Reflective Blog 2
Reflective Blog 2
Dylan Staveley-Watson
Cadastral Surveying is the specialty of establishing and
re-establishing property boundaries. A Cadastral Surveyor will attempt to create
and re-create boundaries in a way that is acceptable by the laws and will
establish these boundaries by creating legal documents, plans of survey and placing physical monuments
in the ground. It is important that the surveyor strictly follows these laws in
the chance that a legal dispute was to occur between adjacent land owners. If the
case were to be brought to civil court the surveyors job is to act as non partial interpretation
to give a professional opinion of where the boundary may be and his/her
practices may be called to question.
There are many different types of boundaries within Canadian
law: Parcels, Jurisdictions, Zones, Administrative Areas and Indigenous Areas.
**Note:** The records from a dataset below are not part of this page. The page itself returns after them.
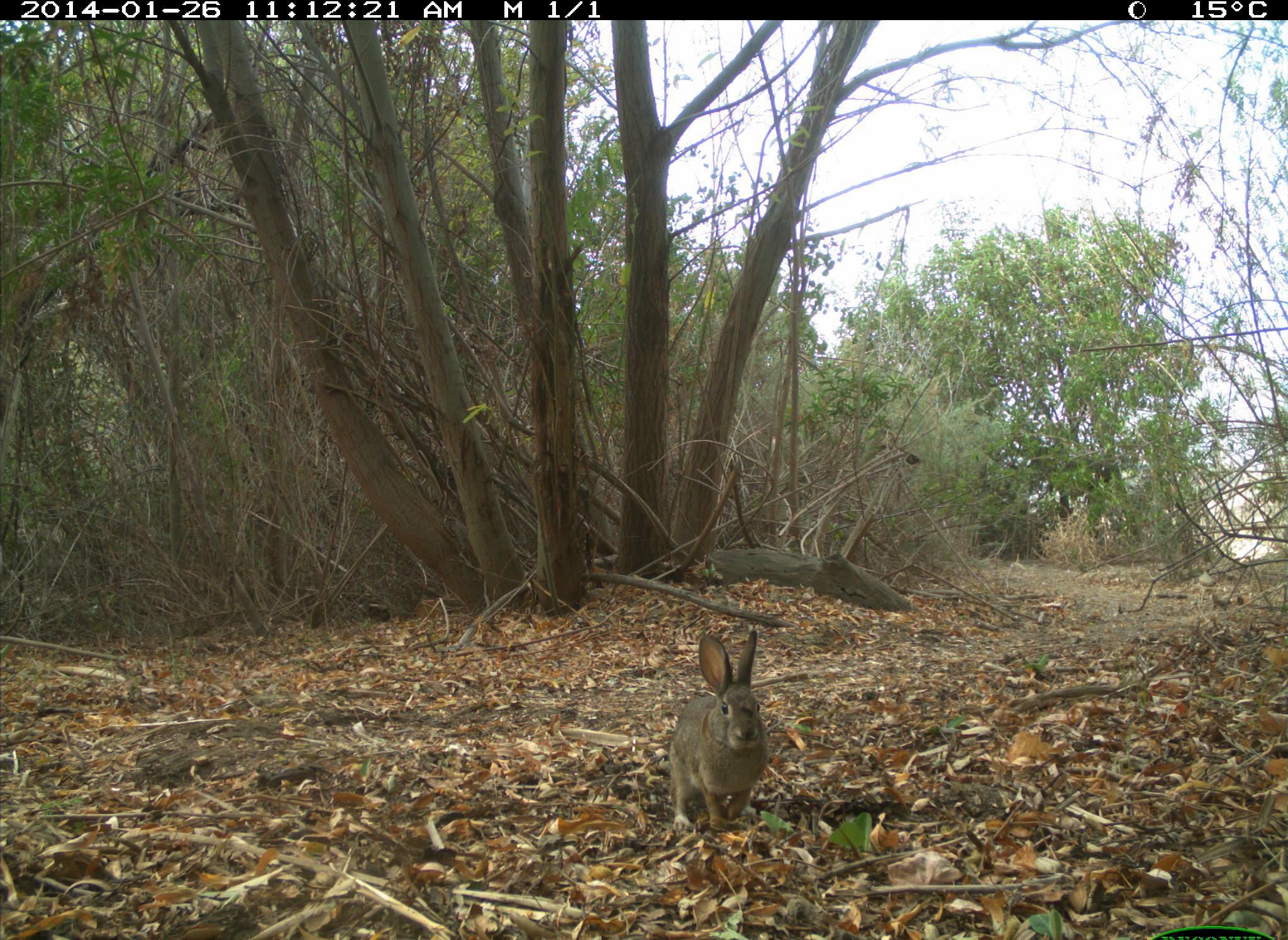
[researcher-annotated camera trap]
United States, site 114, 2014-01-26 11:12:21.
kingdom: Animalia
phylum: Chordata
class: Mammalia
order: Lagomorpha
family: Leporidae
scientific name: Leporidae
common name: rabbits and hares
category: rabbit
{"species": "rabbit (rabbits and hares) (Leporidae)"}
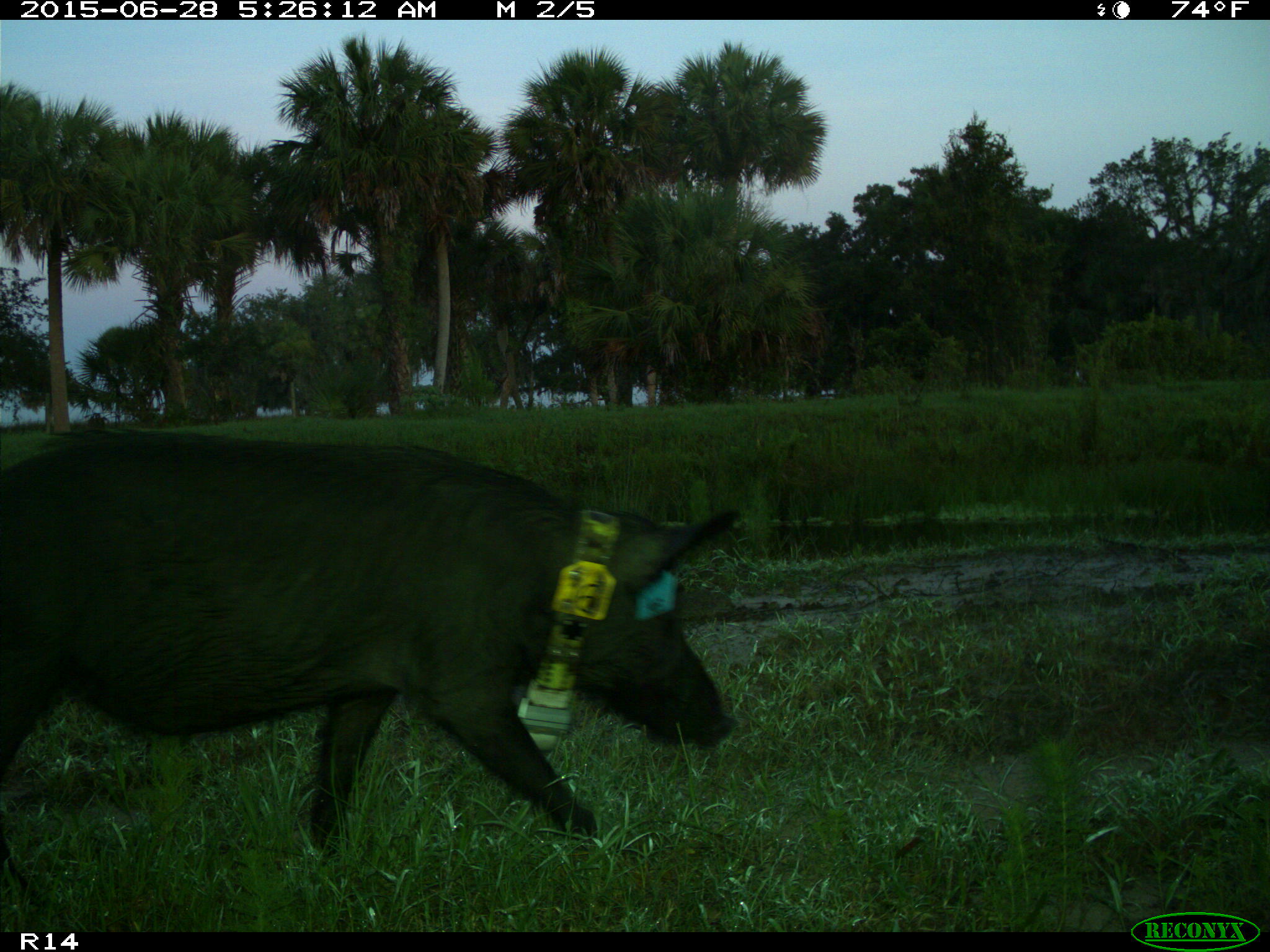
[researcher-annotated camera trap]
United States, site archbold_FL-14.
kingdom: Animalia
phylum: Chordata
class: Mammalia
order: Artiodactyla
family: Suidae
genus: Sus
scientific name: Sus scrofa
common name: wild boar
Sus scrofa (wild boar).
A Cadastral Surveyor may be called to establish, re-establish or delineate any of
these boundary types. In particular when a surveyor is asked to Subdivide Parcels
of land or create a boundary, legal and physical actions must take place in
order to complete the survey.
This process begins
when a land owner wants to create a boundary and goes to a professional land surveyor
to carry out the legal and physical actions required to complete the subdivision
of land. Upon deciding where the
boundary of the subdivided land will be, the surveyor can then create an application
document for the application of a severance. Once presented to the municipality committee of adjustment, the application has to be approved in order for the process
to continue. It must meet all the laws within that municipality in
order to get approved by the committee of adjustment. During this process there
is also a public hearing that will include the neighbors and citizens opinion
who have an interest in that property.
Here is an example of the application that
must be filled out in order to have a severance approved. http://www.hastingscounty.com
The Delineation process represents the boundary spatially,
using distances, directions and area between adjacent property boundaries to
describe the piece of land being surveyed on a legal survey plan. These plans
must be created by a licensed professional land surveyor. In most cases this
requires the surveyor to retrace the existing boundaries in order to establish
the boundary of the subdivided land within the existing parcel of land. This retracement requires the physical location
of the existing property markers in order to create a new plan of survey. The hierarchy
of evidence is taken into consideration when retracing existing property
boundaries, some evidence is considered to have more weight then other evidence
in the decision of delineating where the existing property boundary is.
Example of evidence:
Stone Monument
Cut Cross
Once the retracement process is completed the Demarcation of
the severed parcel of land may commence. This is done after the Professional Land
Surveyor has confirmed the location of the original boundaries of the parcel
and the application for the severance have been approved. These boundaries may be established by placing
physical monuments in the ground in order to determine the extent of the property.
Placement of a Standard Short Iron Bar (SSIB)
SSIB
Establishing existing boundaries and creating new boundaries
requires the surveyor to follow and complete the legal applications, compare
physical evidence found in the field with previous recorded measurements on other
plans and create a legal plan of survey with descriptions, measurements bearings.